US import rebar and wire rod prices were steady again this week even as reports of record low imports continue as a result of ongoing Section 232 tariffs. Long steel market participants report a general tightening of domestic rebar supply, with little relief seen until Q1 2026 when importers say they could resume the movement of import tonnages into the US from abroad.


“Trader talk seems to indicate that very few ships are likely to be booked for the balance of this year,” commented one long steel importer to SteelOrbis. “We don’t expect to see much imports coming into the US until January-February, so right now nothing is being offered.”


And while import supply remains reduced, domestic prices were flat again this week, with wire rod pricing on a delivered to customer basis reported unchanged for more than three months at $46.50-47.50/nt ($930-950/nt or $1,025-1,047/mt). Insiders continue to report improved wire rod output from Peoria, Illinois-based Liberty Steel combined with limited demand as a key reason for a lack of recent domestic price movement.


“People are divesting themselves of what they bought in the past by basically selling existing stock on the ground,” the importer added. “At some point, however, those supplies are going to dry up, and a new wave of buying will commence.”


This past week, insiders said low imports combined with uncertainty regarding October mill rolling schedules was expected to continue to contribute to domestic supply shortages, potentially giving domestic mills more leverage on the current spot market pricing front, even though another round of domestic mill price increases failed to occur as was expected earlier this week.


“Nucor didn’t raise domestic rebar pricing like many expected,” the importer commented. “We’re seeing signs that the US economy is slowing down, even though some of the tariffs might be canceled soon.” He continued, “The long steel markets right now seem to be in equilibrium, however, higher US October scrap pricing next month could push domestic pricing higher.”


This week, import rebar on a loaded truck basis on the US Gulf Coast is discussed steady at $43.00-45/cwt., ($860-900/nt or $948-992/mt), depending on the size of the customer, with most transactions averaged steady at $44.50/cwt. ($890/nt or $981/mt).
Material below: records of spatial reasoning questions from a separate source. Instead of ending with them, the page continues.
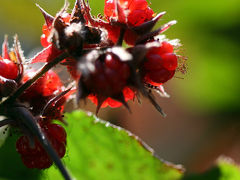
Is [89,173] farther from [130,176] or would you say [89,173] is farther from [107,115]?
[107,115]

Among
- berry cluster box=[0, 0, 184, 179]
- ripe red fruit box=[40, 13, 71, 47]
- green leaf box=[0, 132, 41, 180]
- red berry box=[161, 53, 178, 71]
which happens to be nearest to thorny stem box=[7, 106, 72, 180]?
berry cluster box=[0, 0, 184, 179]

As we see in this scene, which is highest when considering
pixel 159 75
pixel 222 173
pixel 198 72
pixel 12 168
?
pixel 159 75

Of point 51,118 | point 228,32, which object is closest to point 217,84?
point 228,32

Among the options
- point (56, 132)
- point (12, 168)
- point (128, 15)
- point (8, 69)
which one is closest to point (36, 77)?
point (8, 69)

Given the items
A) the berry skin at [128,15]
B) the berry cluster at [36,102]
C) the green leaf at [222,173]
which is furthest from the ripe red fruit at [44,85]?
the green leaf at [222,173]

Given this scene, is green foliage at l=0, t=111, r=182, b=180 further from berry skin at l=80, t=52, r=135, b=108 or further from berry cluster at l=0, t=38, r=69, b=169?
berry skin at l=80, t=52, r=135, b=108

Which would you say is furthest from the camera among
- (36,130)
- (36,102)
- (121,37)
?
(36,102)

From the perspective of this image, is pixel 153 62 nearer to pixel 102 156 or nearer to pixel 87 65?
pixel 87 65

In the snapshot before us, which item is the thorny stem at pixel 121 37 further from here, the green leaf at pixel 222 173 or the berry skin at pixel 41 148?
the green leaf at pixel 222 173
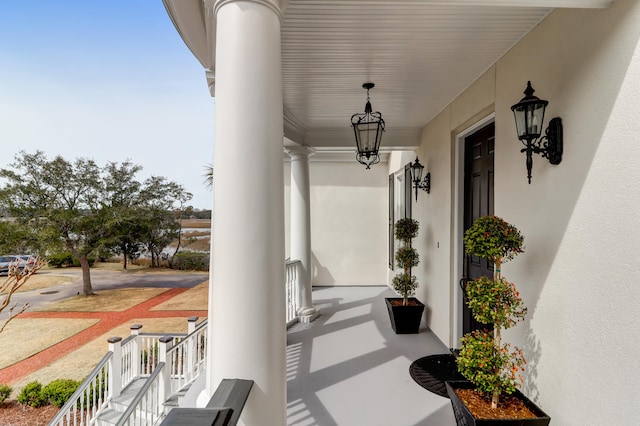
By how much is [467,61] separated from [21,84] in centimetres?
1471

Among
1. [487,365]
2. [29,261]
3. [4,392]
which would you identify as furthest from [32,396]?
[487,365]

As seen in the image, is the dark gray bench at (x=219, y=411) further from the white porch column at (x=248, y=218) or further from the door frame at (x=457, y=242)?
the door frame at (x=457, y=242)

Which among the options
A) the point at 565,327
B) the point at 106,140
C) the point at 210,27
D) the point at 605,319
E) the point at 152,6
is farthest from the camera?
the point at 106,140

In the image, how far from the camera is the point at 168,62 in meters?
11.6

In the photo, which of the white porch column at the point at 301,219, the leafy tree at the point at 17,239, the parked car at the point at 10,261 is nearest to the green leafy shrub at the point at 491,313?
the white porch column at the point at 301,219

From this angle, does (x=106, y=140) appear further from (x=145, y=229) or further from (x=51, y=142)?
(x=145, y=229)

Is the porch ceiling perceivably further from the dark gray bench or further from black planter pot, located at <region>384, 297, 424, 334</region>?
black planter pot, located at <region>384, 297, 424, 334</region>

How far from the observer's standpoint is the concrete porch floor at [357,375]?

Insiders said a developing trend for domestic rebar is looking higher. “The rebar pricing offers we saw recently at $41.00/cwt., seem to be disappearing,” he said. “Even though the markets remain sluggish and prices remain flat.”


On the US East Coast, import rebar is reported at a slight premium to the US Gulf Coast at $43-46/cwt., depending on customer size, with the weekly SteelOrbis average steady at $45.00/cwt., ($900/nt or $992/mt). Importers point to reports of low August imports as a reason for the East Coast price premium over the Gulf.


“Imports remain at multi-year lows,” said a US Gulf Coast importer. “August arrivals into Texas were just about 50,000 tons, with the Northeast only receiving 10,000-20,000 tons,” he said. “Market chatter suggests scrap may trend higher later in Q3 and into Q4 as new rebar capacity from Hybar (AR) and Nucor SC increases mill requirements.”


In the import wire rod markets, wire rod offers in the Port of Houston are heard steady at $44-49/cwt., ($880- 980/nt or $970-1,080/mt) inclusive of tariffs, though most remain non-competitive compared with wire rod mesh trades heard flat for nearly three months at $42.50-43.50/cwt., ($850-870/nt or $937-959/mt).


“It remains very quiet,” said another Midwest-based importer. “Not much new is happening. There’s a few pending shipments of wire rod and rebar imports from some of the Turkish mills, though most report that they don’t want to be an “importer of record” right now because they don’t want to be accused of dumping products into the US.” He continued, “The (anti-dumping) situation is retroactive, so in effect you could bring supply into the US and two years later you could get a big bill after the (US Department of Commerce) reviews your records.”